There are good things in this tentative agreement. Among them, paraprofessionals have gained some parity (in treatment though certainly not in salary) with teachers, and the salaries of the pre-1986 child development professionals have finally been unfrozen. Importantly, we stopped the district from making severe cuts to working conditions.

But for many educators I know, the 8.5 percent "raise" is a bitter pill to swallow after two years with no contract. It is not lost on our brothers and sisters that though the contract expired in 2004, we will only get a tiny 2 percent raise retroactive back to July 2005.

For teachers hired after 1993, we are being asked to wait until April 2007 to see the 8.5 percent raise in our check. Even then, with taxes and higher gas prices and increases in health care costs, we will be lucky to take home about what we did at the time of our last raise four years ago.

We were ready to strike for what we deserve, weren't we? Half of us came out and voted by an 87 percent margin to do just that. At our schools, we were talking about picket duty and supporting each other in hard times.

We should have been more aggressive.

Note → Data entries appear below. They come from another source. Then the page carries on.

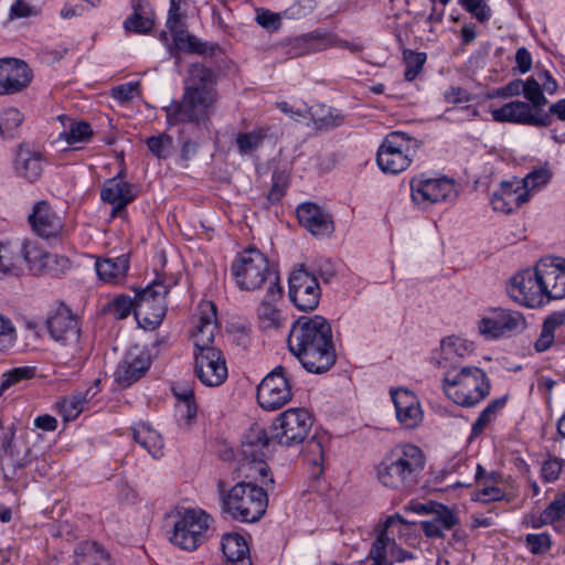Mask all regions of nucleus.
<instances>
[{
    "label": "nucleus",
    "instance_id": "1",
    "mask_svg": "<svg viewBox=\"0 0 565 565\" xmlns=\"http://www.w3.org/2000/svg\"><path fill=\"white\" fill-rule=\"evenodd\" d=\"M287 343L289 351L310 373L322 374L337 361L332 329L322 316H302L294 321Z\"/></svg>",
    "mask_w": 565,
    "mask_h": 565
},
{
    "label": "nucleus",
    "instance_id": "2",
    "mask_svg": "<svg viewBox=\"0 0 565 565\" xmlns=\"http://www.w3.org/2000/svg\"><path fill=\"white\" fill-rule=\"evenodd\" d=\"M162 109L169 128L185 122L206 126L212 111V68L204 64H192L182 99L172 100Z\"/></svg>",
    "mask_w": 565,
    "mask_h": 565
},
{
    "label": "nucleus",
    "instance_id": "3",
    "mask_svg": "<svg viewBox=\"0 0 565 565\" xmlns=\"http://www.w3.org/2000/svg\"><path fill=\"white\" fill-rule=\"evenodd\" d=\"M231 275L242 291H257L268 285V298L280 299L282 287L278 270L270 265L268 257L255 246L237 254L231 264Z\"/></svg>",
    "mask_w": 565,
    "mask_h": 565
},
{
    "label": "nucleus",
    "instance_id": "4",
    "mask_svg": "<svg viewBox=\"0 0 565 565\" xmlns=\"http://www.w3.org/2000/svg\"><path fill=\"white\" fill-rule=\"evenodd\" d=\"M425 467L423 450L412 444L395 447L376 466L377 480L386 488L412 491Z\"/></svg>",
    "mask_w": 565,
    "mask_h": 565
},
{
    "label": "nucleus",
    "instance_id": "5",
    "mask_svg": "<svg viewBox=\"0 0 565 565\" xmlns=\"http://www.w3.org/2000/svg\"><path fill=\"white\" fill-rule=\"evenodd\" d=\"M221 511L227 518L241 523L258 522L268 507L267 492L256 483L239 481L228 490L218 481Z\"/></svg>",
    "mask_w": 565,
    "mask_h": 565
},
{
    "label": "nucleus",
    "instance_id": "6",
    "mask_svg": "<svg viewBox=\"0 0 565 565\" xmlns=\"http://www.w3.org/2000/svg\"><path fill=\"white\" fill-rule=\"evenodd\" d=\"M490 381L478 366H463L458 373H447L443 379V388L447 396L463 407H473L490 393Z\"/></svg>",
    "mask_w": 565,
    "mask_h": 565
},
{
    "label": "nucleus",
    "instance_id": "7",
    "mask_svg": "<svg viewBox=\"0 0 565 565\" xmlns=\"http://www.w3.org/2000/svg\"><path fill=\"white\" fill-rule=\"evenodd\" d=\"M212 300L203 299L193 317L190 339L193 343L194 374L206 386H212Z\"/></svg>",
    "mask_w": 565,
    "mask_h": 565
},
{
    "label": "nucleus",
    "instance_id": "8",
    "mask_svg": "<svg viewBox=\"0 0 565 565\" xmlns=\"http://www.w3.org/2000/svg\"><path fill=\"white\" fill-rule=\"evenodd\" d=\"M420 146L422 141L406 132L391 131L377 149L376 163L384 173L398 174L411 166Z\"/></svg>",
    "mask_w": 565,
    "mask_h": 565
},
{
    "label": "nucleus",
    "instance_id": "9",
    "mask_svg": "<svg viewBox=\"0 0 565 565\" xmlns=\"http://www.w3.org/2000/svg\"><path fill=\"white\" fill-rule=\"evenodd\" d=\"M171 518H173V525L169 540L173 545L191 552L205 541L210 518L205 511L182 508L178 509Z\"/></svg>",
    "mask_w": 565,
    "mask_h": 565
},
{
    "label": "nucleus",
    "instance_id": "10",
    "mask_svg": "<svg viewBox=\"0 0 565 565\" xmlns=\"http://www.w3.org/2000/svg\"><path fill=\"white\" fill-rule=\"evenodd\" d=\"M313 426V417L306 408H289L271 423V439L282 447L303 444Z\"/></svg>",
    "mask_w": 565,
    "mask_h": 565
},
{
    "label": "nucleus",
    "instance_id": "11",
    "mask_svg": "<svg viewBox=\"0 0 565 565\" xmlns=\"http://www.w3.org/2000/svg\"><path fill=\"white\" fill-rule=\"evenodd\" d=\"M168 292L169 287L157 279L147 287L136 290L135 317L140 327L154 330L161 324L167 312Z\"/></svg>",
    "mask_w": 565,
    "mask_h": 565
},
{
    "label": "nucleus",
    "instance_id": "12",
    "mask_svg": "<svg viewBox=\"0 0 565 565\" xmlns=\"http://www.w3.org/2000/svg\"><path fill=\"white\" fill-rule=\"evenodd\" d=\"M256 398L258 405L269 412L277 411L291 401V381L284 366H276L262 380L257 386Z\"/></svg>",
    "mask_w": 565,
    "mask_h": 565
},
{
    "label": "nucleus",
    "instance_id": "13",
    "mask_svg": "<svg viewBox=\"0 0 565 565\" xmlns=\"http://www.w3.org/2000/svg\"><path fill=\"white\" fill-rule=\"evenodd\" d=\"M507 290L515 302L529 308H540L547 303L537 263L533 269L516 273L510 279Z\"/></svg>",
    "mask_w": 565,
    "mask_h": 565
},
{
    "label": "nucleus",
    "instance_id": "14",
    "mask_svg": "<svg viewBox=\"0 0 565 565\" xmlns=\"http://www.w3.org/2000/svg\"><path fill=\"white\" fill-rule=\"evenodd\" d=\"M489 312L478 323L479 332L489 340L521 333L527 327L525 317L519 311L492 308Z\"/></svg>",
    "mask_w": 565,
    "mask_h": 565
},
{
    "label": "nucleus",
    "instance_id": "15",
    "mask_svg": "<svg viewBox=\"0 0 565 565\" xmlns=\"http://www.w3.org/2000/svg\"><path fill=\"white\" fill-rule=\"evenodd\" d=\"M290 301L301 311L315 310L320 301L321 289L317 276L303 265L295 269L288 279Z\"/></svg>",
    "mask_w": 565,
    "mask_h": 565
},
{
    "label": "nucleus",
    "instance_id": "16",
    "mask_svg": "<svg viewBox=\"0 0 565 565\" xmlns=\"http://www.w3.org/2000/svg\"><path fill=\"white\" fill-rule=\"evenodd\" d=\"M457 194L455 181L446 177L430 179L420 174L411 180V195L415 203L452 201Z\"/></svg>",
    "mask_w": 565,
    "mask_h": 565
},
{
    "label": "nucleus",
    "instance_id": "17",
    "mask_svg": "<svg viewBox=\"0 0 565 565\" xmlns=\"http://www.w3.org/2000/svg\"><path fill=\"white\" fill-rule=\"evenodd\" d=\"M50 337L64 347H72L74 351L79 350L81 327L77 317L72 310L62 305L51 313L46 321Z\"/></svg>",
    "mask_w": 565,
    "mask_h": 565
},
{
    "label": "nucleus",
    "instance_id": "18",
    "mask_svg": "<svg viewBox=\"0 0 565 565\" xmlns=\"http://www.w3.org/2000/svg\"><path fill=\"white\" fill-rule=\"evenodd\" d=\"M138 185L120 177L107 179L100 189V199L111 205L110 217H126V207L138 196Z\"/></svg>",
    "mask_w": 565,
    "mask_h": 565
},
{
    "label": "nucleus",
    "instance_id": "19",
    "mask_svg": "<svg viewBox=\"0 0 565 565\" xmlns=\"http://www.w3.org/2000/svg\"><path fill=\"white\" fill-rule=\"evenodd\" d=\"M29 223L33 232L45 241L60 242L64 237L62 217L45 201L35 203Z\"/></svg>",
    "mask_w": 565,
    "mask_h": 565
},
{
    "label": "nucleus",
    "instance_id": "20",
    "mask_svg": "<svg viewBox=\"0 0 565 565\" xmlns=\"http://www.w3.org/2000/svg\"><path fill=\"white\" fill-rule=\"evenodd\" d=\"M29 65L19 58H0V95H13L26 88L32 81Z\"/></svg>",
    "mask_w": 565,
    "mask_h": 565
},
{
    "label": "nucleus",
    "instance_id": "21",
    "mask_svg": "<svg viewBox=\"0 0 565 565\" xmlns=\"http://www.w3.org/2000/svg\"><path fill=\"white\" fill-rule=\"evenodd\" d=\"M497 122H513L533 127H548V117L540 115L530 104L522 100H513L491 111Z\"/></svg>",
    "mask_w": 565,
    "mask_h": 565
},
{
    "label": "nucleus",
    "instance_id": "22",
    "mask_svg": "<svg viewBox=\"0 0 565 565\" xmlns=\"http://www.w3.org/2000/svg\"><path fill=\"white\" fill-rule=\"evenodd\" d=\"M150 365V355L146 350L130 348L115 371V381L121 387H129L146 374Z\"/></svg>",
    "mask_w": 565,
    "mask_h": 565
},
{
    "label": "nucleus",
    "instance_id": "23",
    "mask_svg": "<svg viewBox=\"0 0 565 565\" xmlns=\"http://www.w3.org/2000/svg\"><path fill=\"white\" fill-rule=\"evenodd\" d=\"M537 264L547 303L565 298V258L545 257Z\"/></svg>",
    "mask_w": 565,
    "mask_h": 565
},
{
    "label": "nucleus",
    "instance_id": "24",
    "mask_svg": "<svg viewBox=\"0 0 565 565\" xmlns=\"http://www.w3.org/2000/svg\"><path fill=\"white\" fill-rule=\"evenodd\" d=\"M296 214L299 224L313 236H329L334 232V223L330 213L312 202L297 206Z\"/></svg>",
    "mask_w": 565,
    "mask_h": 565
},
{
    "label": "nucleus",
    "instance_id": "25",
    "mask_svg": "<svg viewBox=\"0 0 565 565\" xmlns=\"http://www.w3.org/2000/svg\"><path fill=\"white\" fill-rule=\"evenodd\" d=\"M396 418L406 429L416 428L423 420V411L417 396L409 390L395 388L391 391Z\"/></svg>",
    "mask_w": 565,
    "mask_h": 565
},
{
    "label": "nucleus",
    "instance_id": "26",
    "mask_svg": "<svg viewBox=\"0 0 565 565\" xmlns=\"http://www.w3.org/2000/svg\"><path fill=\"white\" fill-rule=\"evenodd\" d=\"M529 198V192L519 180L502 181L499 190L491 196V204L494 211L509 214L527 202Z\"/></svg>",
    "mask_w": 565,
    "mask_h": 565
},
{
    "label": "nucleus",
    "instance_id": "27",
    "mask_svg": "<svg viewBox=\"0 0 565 565\" xmlns=\"http://www.w3.org/2000/svg\"><path fill=\"white\" fill-rule=\"evenodd\" d=\"M333 44L332 34L321 30L294 38L288 43L287 53L291 57H299L311 53L324 51Z\"/></svg>",
    "mask_w": 565,
    "mask_h": 565
},
{
    "label": "nucleus",
    "instance_id": "28",
    "mask_svg": "<svg viewBox=\"0 0 565 565\" xmlns=\"http://www.w3.org/2000/svg\"><path fill=\"white\" fill-rule=\"evenodd\" d=\"M159 38L166 44L170 56L175 58H178L181 53L202 55L205 54L207 50V44L191 34L188 28L171 34V42H169V36L166 31H162Z\"/></svg>",
    "mask_w": 565,
    "mask_h": 565
},
{
    "label": "nucleus",
    "instance_id": "29",
    "mask_svg": "<svg viewBox=\"0 0 565 565\" xmlns=\"http://www.w3.org/2000/svg\"><path fill=\"white\" fill-rule=\"evenodd\" d=\"M408 522L398 513L388 516L381 530H379L374 542L371 545L369 557L372 561L371 565H392L390 558V542L388 530L395 524H407Z\"/></svg>",
    "mask_w": 565,
    "mask_h": 565
},
{
    "label": "nucleus",
    "instance_id": "30",
    "mask_svg": "<svg viewBox=\"0 0 565 565\" xmlns=\"http://www.w3.org/2000/svg\"><path fill=\"white\" fill-rule=\"evenodd\" d=\"M223 565H252L245 539L237 533H225L221 541Z\"/></svg>",
    "mask_w": 565,
    "mask_h": 565
},
{
    "label": "nucleus",
    "instance_id": "31",
    "mask_svg": "<svg viewBox=\"0 0 565 565\" xmlns=\"http://www.w3.org/2000/svg\"><path fill=\"white\" fill-rule=\"evenodd\" d=\"M14 168L18 175L26 179L29 182H34L41 177L43 171L42 154L20 147L15 157Z\"/></svg>",
    "mask_w": 565,
    "mask_h": 565
},
{
    "label": "nucleus",
    "instance_id": "32",
    "mask_svg": "<svg viewBox=\"0 0 565 565\" xmlns=\"http://www.w3.org/2000/svg\"><path fill=\"white\" fill-rule=\"evenodd\" d=\"M97 276L104 282L119 284L129 269V259L121 255L116 258L97 259L95 263Z\"/></svg>",
    "mask_w": 565,
    "mask_h": 565
},
{
    "label": "nucleus",
    "instance_id": "33",
    "mask_svg": "<svg viewBox=\"0 0 565 565\" xmlns=\"http://www.w3.org/2000/svg\"><path fill=\"white\" fill-rule=\"evenodd\" d=\"M329 438L323 434H315L305 441L302 455L306 462L311 467V473L319 478L323 473L324 444Z\"/></svg>",
    "mask_w": 565,
    "mask_h": 565
},
{
    "label": "nucleus",
    "instance_id": "34",
    "mask_svg": "<svg viewBox=\"0 0 565 565\" xmlns=\"http://www.w3.org/2000/svg\"><path fill=\"white\" fill-rule=\"evenodd\" d=\"M310 121L317 131H328L344 124L345 116L333 107L323 104L318 105L313 110L309 108Z\"/></svg>",
    "mask_w": 565,
    "mask_h": 565
},
{
    "label": "nucleus",
    "instance_id": "35",
    "mask_svg": "<svg viewBox=\"0 0 565 565\" xmlns=\"http://www.w3.org/2000/svg\"><path fill=\"white\" fill-rule=\"evenodd\" d=\"M76 565H115L110 554L97 542H85L75 550Z\"/></svg>",
    "mask_w": 565,
    "mask_h": 565
},
{
    "label": "nucleus",
    "instance_id": "36",
    "mask_svg": "<svg viewBox=\"0 0 565 565\" xmlns=\"http://www.w3.org/2000/svg\"><path fill=\"white\" fill-rule=\"evenodd\" d=\"M565 323V309L553 311L542 323L539 339L534 343L536 352H545L553 345L555 341V330Z\"/></svg>",
    "mask_w": 565,
    "mask_h": 565
},
{
    "label": "nucleus",
    "instance_id": "37",
    "mask_svg": "<svg viewBox=\"0 0 565 565\" xmlns=\"http://www.w3.org/2000/svg\"><path fill=\"white\" fill-rule=\"evenodd\" d=\"M273 441L271 433L268 435L265 428L259 425H253L249 430L245 434L243 441V454L246 458H252V461H256L258 455L263 454L269 443Z\"/></svg>",
    "mask_w": 565,
    "mask_h": 565
},
{
    "label": "nucleus",
    "instance_id": "38",
    "mask_svg": "<svg viewBox=\"0 0 565 565\" xmlns=\"http://www.w3.org/2000/svg\"><path fill=\"white\" fill-rule=\"evenodd\" d=\"M134 439L152 457L162 456L163 440L161 435L149 425L141 423L132 429Z\"/></svg>",
    "mask_w": 565,
    "mask_h": 565
},
{
    "label": "nucleus",
    "instance_id": "39",
    "mask_svg": "<svg viewBox=\"0 0 565 565\" xmlns=\"http://www.w3.org/2000/svg\"><path fill=\"white\" fill-rule=\"evenodd\" d=\"M47 254L49 252L44 250L35 241H25L19 246L20 259L23 258L33 275H43V263Z\"/></svg>",
    "mask_w": 565,
    "mask_h": 565
},
{
    "label": "nucleus",
    "instance_id": "40",
    "mask_svg": "<svg viewBox=\"0 0 565 565\" xmlns=\"http://www.w3.org/2000/svg\"><path fill=\"white\" fill-rule=\"evenodd\" d=\"M90 391L92 388H87L86 391H76L71 396L64 397L58 403L64 420L70 422L78 417L84 409V405L96 394L95 392L90 394Z\"/></svg>",
    "mask_w": 565,
    "mask_h": 565
},
{
    "label": "nucleus",
    "instance_id": "41",
    "mask_svg": "<svg viewBox=\"0 0 565 565\" xmlns=\"http://www.w3.org/2000/svg\"><path fill=\"white\" fill-rule=\"evenodd\" d=\"M268 127H258L248 132H239L236 136V147L241 156H252L264 143L268 136Z\"/></svg>",
    "mask_w": 565,
    "mask_h": 565
},
{
    "label": "nucleus",
    "instance_id": "42",
    "mask_svg": "<svg viewBox=\"0 0 565 565\" xmlns=\"http://www.w3.org/2000/svg\"><path fill=\"white\" fill-rule=\"evenodd\" d=\"M13 436L14 433L12 431L11 436L7 438L1 446L6 456L8 457V461L6 463L7 467H3V476L8 480H13L17 477V472L26 467L31 461L30 449H28V451L21 459H14L12 445Z\"/></svg>",
    "mask_w": 565,
    "mask_h": 565
},
{
    "label": "nucleus",
    "instance_id": "43",
    "mask_svg": "<svg viewBox=\"0 0 565 565\" xmlns=\"http://www.w3.org/2000/svg\"><path fill=\"white\" fill-rule=\"evenodd\" d=\"M278 299H269L268 290L257 308V316L263 329H278L281 326L280 311L273 306Z\"/></svg>",
    "mask_w": 565,
    "mask_h": 565
},
{
    "label": "nucleus",
    "instance_id": "44",
    "mask_svg": "<svg viewBox=\"0 0 565 565\" xmlns=\"http://www.w3.org/2000/svg\"><path fill=\"white\" fill-rule=\"evenodd\" d=\"M290 183V174L287 170L276 168L271 175V186L267 194V201L271 205L278 204L287 193Z\"/></svg>",
    "mask_w": 565,
    "mask_h": 565
},
{
    "label": "nucleus",
    "instance_id": "45",
    "mask_svg": "<svg viewBox=\"0 0 565 565\" xmlns=\"http://www.w3.org/2000/svg\"><path fill=\"white\" fill-rule=\"evenodd\" d=\"M23 121L22 113L14 107L4 109L0 114V136L4 139H13Z\"/></svg>",
    "mask_w": 565,
    "mask_h": 565
},
{
    "label": "nucleus",
    "instance_id": "46",
    "mask_svg": "<svg viewBox=\"0 0 565 565\" xmlns=\"http://www.w3.org/2000/svg\"><path fill=\"white\" fill-rule=\"evenodd\" d=\"M522 94L527 100L526 103L530 104V106H532V108L537 113H540L547 104V98L545 97L536 76H530L524 81Z\"/></svg>",
    "mask_w": 565,
    "mask_h": 565
},
{
    "label": "nucleus",
    "instance_id": "47",
    "mask_svg": "<svg viewBox=\"0 0 565 565\" xmlns=\"http://www.w3.org/2000/svg\"><path fill=\"white\" fill-rule=\"evenodd\" d=\"M67 120L70 121L68 129H64V131L60 134L61 139H64L68 145H75L86 142L92 138L93 129L88 122L72 119Z\"/></svg>",
    "mask_w": 565,
    "mask_h": 565
},
{
    "label": "nucleus",
    "instance_id": "48",
    "mask_svg": "<svg viewBox=\"0 0 565 565\" xmlns=\"http://www.w3.org/2000/svg\"><path fill=\"white\" fill-rule=\"evenodd\" d=\"M224 331L235 345L243 349H247L249 347L252 341V328L248 323L227 321Z\"/></svg>",
    "mask_w": 565,
    "mask_h": 565
},
{
    "label": "nucleus",
    "instance_id": "49",
    "mask_svg": "<svg viewBox=\"0 0 565 565\" xmlns=\"http://www.w3.org/2000/svg\"><path fill=\"white\" fill-rule=\"evenodd\" d=\"M427 55L424 52H415L413 50H405L403 52V61L405 64L404 78L407 82L414 81L422 72L426 63Z\"/></svg>",
    "mask_w": 565,
    "mask_h": 565
},
{
    "label": "nucleus",
    "instance_id": "50",
    "mask_svg": "<svg viewBox=\"0 0 565 565\" xmlns=\"http://www.w3.org/2000/svg\"><path fill=\"white\" fill-rule=\"evenodd\" d=\"M149 151L158 159H167L170 157L173 148V138L168 134L151 136L146 139Z\"/></svg>",
    "mask_w": 565,
    "mask_h": 565
},
{
    "label": "nucleus",
    "instance_id": "51",
    "mask_svg": "<svg viewBox=\"0 0 565 565\" xmlns=\"http://www.w3.org/2000/svg\"><path fill=\"white\" fill-rule=\"evenodd\" d=\"M440 349L445 359H449L452 355L462 358L472 351V343L459 337L451 335L441 340Z\"/></svg>",
    "mask_w": 565,
    "mask_h": 565
},
{
    "label": "nucleus",
    "instance_id": "52",
    "mask_svg": "<svg viewBox=\"0 0 565 565\" xmlns=\"http://www.w3.org/2000/svg\"><path fill=\"white\" fill-rule=\"evenodd\" d=\"M20 262L19 246L0 243V273L12 274Z\"/></svg>",
    "mask_w": 565,
    "mask_h": 565
},
{
    "label": "nucleus",
    "instance_id": "53",
    "mask_svg": "<svg viewBox=\"0 0 565 565\" xmlns=\"http://www.w3.org/2000/svg\"><path fill=\"white\" fill-rule=\"evenodd\" d=\"M35 371L34 366H19L4 373L0 382V395L20 381L32 379Z\"/></svg>",
    "mask_w": 565,
    "mask_h": 565
},
{
    "label": "nucleus",
    "instance_id": "54",
    "mask_svg": "<svg viewBox=\"0 0 565 565\" xmlns=\"http://www.w3.org/2000/svg\"><path fill=\"white\" fill-rule=\"evenodd\" d=\"M458 2L479 22L484 23L491 19L492 11L484 0H458Z\"/></svg>",
    "mask_w": 565,
    "mask_h": 565
},
{
    "label": "nucleus",
    "instance_id": "55",
    "mask_svg": "<svg viewBox=\"0 0 565 565\" xmlns=\"http://www.w3.org/2000/svg\"><path fill=\"white\" fill-rule=\"evenodd\" d=\"M525 546L534 555L545 554L552 547L551 535L546 532L539 534H526Z\"/></svg>",
    "mask_w": 565,
    "mask_h": 565
},
{
    "label": "nucleus",
    "instance_id": "56",
    "mask_svg": "<svg viewBox=\"0 0 565 565\" xmlns=\"http://www.w3.org/2000/svg\"><path fill=\"white\" fill-rule=\"evenodd\" d=\"M43 274L60 276L71 268V262L66 256L49 253L43 263Z\"/></svg>",
    "mask_w": 565,
    "mask_h": 565
},
{
    "label": "nucleus",
    "instance_id": "57",
    "mask_svg": "<svg viewBox=\"0 0 565 565\" xmlns=\"http://www.w3.org/2000/svg\"><path fill=\"white\" fill-rule=\"evenodd\" d=\"M154 22L149 17L141 15L136 9L135 12L129 15L124 26L127 31H131L139 34H146L152 30Z\"/></svg>",
    "mask_w": 565,
    "mask_h": 565
},
{
    "label": "nucleus",
    "instance_id": "58",
    "mask_svg": "<svg viewBox=\"0 0 565 565\" xmlns=\"http://www.w3.org/2000/svg\"><path fill=\"white\" fill-rule=\"evenodd\" d=\"M255 21L259 26L268 31H278L281 26V17L266 8H256Z\"/></svg>",
    "mask_w": 565,
    "mask_h": 565
},
{
    "label": "nucleus",
    "instance_id": "59",
    "mask_svg": "<svg viewBox=\"0 0 565 565\" xmlns=\"http://www.w3.org/2000/svg\"><path fill=\"white\" fill-rule=\"evenodd\" d=\"M552 173L546 168H539L531 171L524 179H522L521 185L529 192V189H536L545 185L550 182Z\"/></svg>",
    "mask_w": 565,
    "mask_h": 565
},
{
    "label": "nucleus",
    "instance_id": "60",
    "mask_svg": "<svg viewBox=\"0 0 565 565\" xmlns=\"http://www.w3.org/2000/svg\"><path fill=\"white\" fill-rule=\"evenodd\" d=\"M17 341V330L11 320L0 315V351L10 350Z\"/></svg>",
    "mask_w": 565,
    "mask_h": 565
},
{
    "label": "nucleus",
    "instance_id": "61",
    "mask_svg": "<svg viewBox=\"0 0 565 565\" xmlns=\"http://www.w3.org/2000/svg\"><path fill=\"white\" fill-rule=\"evenodd\" d=\"M542 513L545 522L552 524L563 519L565 515V492L557 494Z\"/></svg>",
    "mask_w": 565,
    "mask_h": 565
},
{
    "label": "nucleus",
    "instance_id": "62",
    "mask_svg": "<svg viewBox=\"0 0 565 565\" xmlns=\"http://www.w3.org/2000/svg\"><path fill=\"white\" fill-rule=\"evenodd\" d=\"M563 469V460L556 457H548L541 468V478L545 483L554 482L559 478Z\"/></svg>",
    "mask_w": 565,
    "mask_h": 565
},
{
    "label": "nucleus",
    "instance_id": "63",
    "mask_svg": "<svg viewBox=\"0 0 565 565\" xmlns=\"http://www.w3.org/2000/svg\"><path fill=\"white\" fill-rule=\"evenodd\" d=\"M114 312L118 319L127 318L131 310L136 309V297L132 299L129 296L120 295L113 301Z\"/></svg>",
    "mask_w": 565,
    "mask_h": 565
},
{
    "label": "nucleus",
    "instance_id": "64",
    "mask_svg": "<svg viewBox=\"0 0 565 565\" xmlns=\"http://www.w3.org/2000/svg\"><path fill=\"white\" fill-rule=\"evenodd\" d=\"M438 508L439 509L436 511V516L434 519L439 523V526L444 531L451 530L459 523L457 515L447 505L440 503L438 504Z\"/></svg>",
    "mask_w": 565,
    "mask_h": 565
}]
</instances>
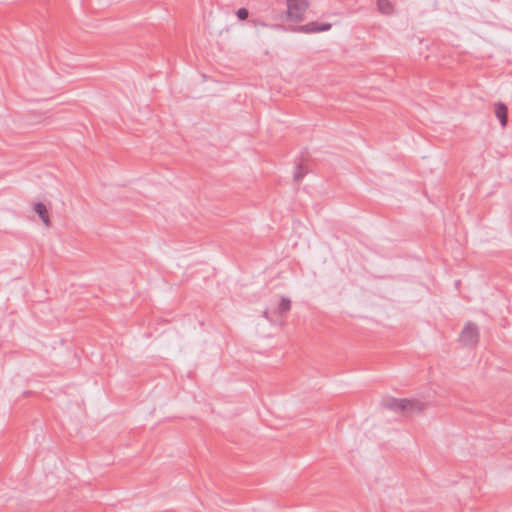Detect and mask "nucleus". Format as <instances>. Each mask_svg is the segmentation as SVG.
<instances>
[{
	"instance_id": "obj_8",
	"label": "nucleus",
	"mask_w": 512,
	"mask_h": 512,
	"mask_svg": "<svg viewBox=\"0 0 512 512\" xmlns=\"http://www.w3.org/2000/svg\"><path fill=\"white\" fill-rule=\"evenodd\" d=\"M307 173H308V170L302 164L297 165L296 171L293 176L294 181L295 182L301 181Z\"/></svg>"
},
{
	"instance_id": "obj_3",
	"label": "nucleus",
	"mask_w": 512,
	"mask_h": 512,
	"mask_svg": "<svg viewBox=\"0 0 512 512\" xmlns=\"http://www.w3.org/2000/svg\"><path fill=\"white\" fill-rule=\"evenodd\" d=\"M308 7L305 0H287V14L290 19L301 21Z\"/></svg>"
},
{
	"instance_id": "obj_7",
	"label": "nucleus",
	"mask_w": 512,
	"mask_h": 512,
	"mask_svg": "<svg viewBox=\"0 0 512 512\" xmlns=\"http://www.w3.org/2000/svg\"><path fill=\"white\" fill-rule=\"evenodd\" d=\"M377 7L380 13L390 15L394 12V6L389 0H377Z\"/></svg>"
},
{
	"instance_id": "obj_1",
	"label": "nucleus",
	"mask_w": 512,
	"mask_h": 512,
	"mask_svg": "<svg viewBox=\"0 0 512 512\" xmlns=\"http://www.w3.org/2000/svg\"><path fill=\"white\" fill-rule=\"evenodd\" d=\"M382 406L394 412L420 413L425 410L427 404L417 399H398L386 397L382 400Z\"/></svg>"
},
{
	"instance_id": "obj_5",
	"label": "nucleus",
	"mask_w": 512,
	"mask_h": 512,
	"mask_svg": "<svg viewBox=\"0 0 512 512\" xmlns=\"http://www.w3.org/2000/svg\"><path fill=\"white\" fill-rule=\"evenodd\" d=\"M34 211L38 214V216L40 217V219L42 220V222L44 223L45 226H47V227L51 226V220H50L48 209L43 203H41V202L35 203Z\"/></svg>"
},
{
	"instance_id": "obj_6",
	"label": "nucleus",
	"mask_w": 512,
	"mask_h": 512,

We should have pushed the district as far as we could. We should have threatened to go out during standardized testing for a 10 percent raise. Changing the vesting period for paraprofessional health care is a concession we shouldn't accept.

We know that the public supports teachers. We've seen study after study that indicates the public wants better-paid teachers and would even vote for tax increases to see San Francisco teachers get better raises. We should vote no on this contract to send an early warning to SFUSD that we'll back and expecting more.